(Entries of extracted data)
----

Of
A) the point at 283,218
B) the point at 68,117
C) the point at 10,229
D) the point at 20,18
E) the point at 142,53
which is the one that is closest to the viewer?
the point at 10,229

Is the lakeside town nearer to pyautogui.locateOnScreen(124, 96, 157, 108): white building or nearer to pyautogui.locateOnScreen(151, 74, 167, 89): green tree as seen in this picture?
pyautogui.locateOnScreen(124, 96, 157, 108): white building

----

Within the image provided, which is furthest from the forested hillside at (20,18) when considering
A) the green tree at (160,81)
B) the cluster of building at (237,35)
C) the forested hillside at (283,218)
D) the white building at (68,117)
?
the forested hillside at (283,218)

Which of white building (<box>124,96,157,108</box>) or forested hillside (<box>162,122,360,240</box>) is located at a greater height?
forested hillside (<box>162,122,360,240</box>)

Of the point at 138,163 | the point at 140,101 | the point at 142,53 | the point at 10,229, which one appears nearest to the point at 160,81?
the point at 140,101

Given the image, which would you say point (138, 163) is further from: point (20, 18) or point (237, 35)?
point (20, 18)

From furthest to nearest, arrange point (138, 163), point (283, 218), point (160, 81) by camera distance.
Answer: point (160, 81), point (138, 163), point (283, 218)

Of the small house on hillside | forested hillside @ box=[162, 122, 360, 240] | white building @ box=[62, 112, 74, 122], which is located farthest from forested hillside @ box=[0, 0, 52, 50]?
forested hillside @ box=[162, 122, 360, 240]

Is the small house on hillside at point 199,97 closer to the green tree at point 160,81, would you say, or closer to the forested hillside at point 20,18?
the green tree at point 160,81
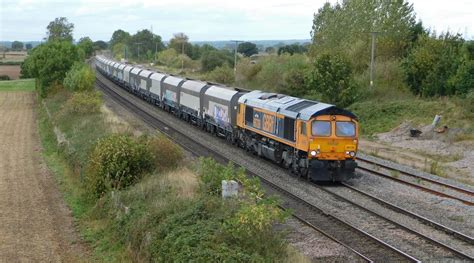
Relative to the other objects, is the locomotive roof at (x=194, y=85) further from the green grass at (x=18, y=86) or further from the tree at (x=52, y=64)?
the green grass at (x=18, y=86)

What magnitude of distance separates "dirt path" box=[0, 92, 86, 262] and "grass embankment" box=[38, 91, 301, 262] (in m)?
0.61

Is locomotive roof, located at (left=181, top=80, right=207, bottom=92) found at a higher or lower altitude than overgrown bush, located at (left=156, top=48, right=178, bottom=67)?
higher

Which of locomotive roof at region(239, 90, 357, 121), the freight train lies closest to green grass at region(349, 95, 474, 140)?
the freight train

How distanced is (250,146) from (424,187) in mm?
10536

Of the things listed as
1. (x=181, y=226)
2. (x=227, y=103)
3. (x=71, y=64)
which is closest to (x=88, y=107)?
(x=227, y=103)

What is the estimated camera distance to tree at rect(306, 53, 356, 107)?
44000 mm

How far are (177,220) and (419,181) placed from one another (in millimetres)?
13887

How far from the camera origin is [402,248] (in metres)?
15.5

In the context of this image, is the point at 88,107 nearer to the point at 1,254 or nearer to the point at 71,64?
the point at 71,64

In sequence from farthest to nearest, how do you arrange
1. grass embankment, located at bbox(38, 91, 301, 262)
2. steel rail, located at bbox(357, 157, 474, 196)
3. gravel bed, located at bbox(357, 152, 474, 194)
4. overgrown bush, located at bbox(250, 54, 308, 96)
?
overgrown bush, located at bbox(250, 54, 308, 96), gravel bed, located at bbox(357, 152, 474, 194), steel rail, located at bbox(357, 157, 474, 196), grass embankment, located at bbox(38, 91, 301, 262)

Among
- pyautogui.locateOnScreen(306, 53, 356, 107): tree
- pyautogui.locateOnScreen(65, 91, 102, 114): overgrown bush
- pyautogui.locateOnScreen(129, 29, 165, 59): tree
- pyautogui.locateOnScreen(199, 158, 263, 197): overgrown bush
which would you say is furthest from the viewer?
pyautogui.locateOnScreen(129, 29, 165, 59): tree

----

- _PROBLEM STATEMENT_
Reproduce the lines of the entries unchanged, starting with the line that contains "How distanced is" and continuing through the line that contains "overgrown bush, located at bbox(250, 54, 308, 96), gravel", with both of those lines included.

- _EXERCISE OUTPUT_
How distanced is (250,146) from (424,187) in mm?
10536

Of the things listed as
1. (x=181, y=226)
2. (x=227, y=103)
3. (x=71, y=64)
which is closest to (x=88, y=107)?
(x=227, y=103)

What is the estimated camera distance to tree at rect(306, 53, 356, 107)?
44000 mm

How far are (177,220) and (419,181) placed from one another (in millimetres)?
13887

How far from the camera origin is [402,248] (in metres)?
15.5

In the context of this image, is the point at 88,107 nearer to the point at 1,254 or nearer to the point at 71,64?
the point at 71,64

In sequence from farthest to nearest, how do you arrange
1. grass embankment, located at bbox(38, 91, 301, 262)
2. steel rail, located at bbox(357, 157, 474, 196)
3. gravel bed, located at bbox(357, 152, 474, 194)
4. overgrown bush, located at bbox(250, 54, 308, 96)
?
overgrown bush, located at bbox(250, 54, 308, 96), gravel bed, located at bbox(357, 152, 474, 194), steel rail, located at bbox(357, 157, 474, 196), grass embankment, located at bbox(38, 91, 301, 262)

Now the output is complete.